╭─ Material for this exercise
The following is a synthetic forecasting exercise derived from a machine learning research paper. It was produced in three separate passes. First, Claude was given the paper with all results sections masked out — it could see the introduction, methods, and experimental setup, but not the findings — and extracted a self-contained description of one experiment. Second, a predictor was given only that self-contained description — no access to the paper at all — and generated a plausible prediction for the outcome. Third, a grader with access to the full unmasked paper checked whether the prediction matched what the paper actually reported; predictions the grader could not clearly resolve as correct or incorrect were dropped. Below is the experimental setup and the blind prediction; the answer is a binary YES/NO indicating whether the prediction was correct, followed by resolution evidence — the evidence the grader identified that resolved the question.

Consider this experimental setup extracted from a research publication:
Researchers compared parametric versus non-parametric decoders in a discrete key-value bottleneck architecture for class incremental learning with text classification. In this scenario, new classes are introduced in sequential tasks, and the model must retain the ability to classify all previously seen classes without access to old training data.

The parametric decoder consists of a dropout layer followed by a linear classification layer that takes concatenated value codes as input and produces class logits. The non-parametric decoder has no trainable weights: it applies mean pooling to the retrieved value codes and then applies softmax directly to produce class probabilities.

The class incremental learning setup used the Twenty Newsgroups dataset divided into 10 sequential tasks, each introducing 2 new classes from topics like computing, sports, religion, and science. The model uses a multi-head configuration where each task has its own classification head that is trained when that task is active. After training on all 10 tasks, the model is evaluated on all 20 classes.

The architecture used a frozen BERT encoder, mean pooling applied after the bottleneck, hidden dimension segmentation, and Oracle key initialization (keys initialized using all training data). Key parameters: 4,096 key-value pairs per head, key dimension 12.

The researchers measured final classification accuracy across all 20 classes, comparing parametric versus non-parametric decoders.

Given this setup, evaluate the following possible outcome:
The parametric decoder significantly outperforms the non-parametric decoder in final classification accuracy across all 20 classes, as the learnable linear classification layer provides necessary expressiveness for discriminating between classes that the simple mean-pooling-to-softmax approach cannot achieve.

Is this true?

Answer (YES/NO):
╰─
What you return should be exactly the lines above, starting at the one with "The parametric decoder consists" and ending at the one with "The class incremental", and nothing else.

The parametric decoder consists of a dropout layer followed by a linear classification layer that takes concatenated value codes as input and produces class logits. The non-parametric decoder has no trainable weights: it applies mean pooling to the retrieved value codes and then applies softmax directly to produce class probabilities.

The class incremental learning setup used the Twenty Newsgroups dataset divided into 10 sequential tasks, each introducing 2 new classes from topics like computing, sports, religion, and science. The model uses a multi-head configuration where each task has its own classification head that is trained when that task is active. After training on all 10 tasks, the model is evaluated on all 20 classes.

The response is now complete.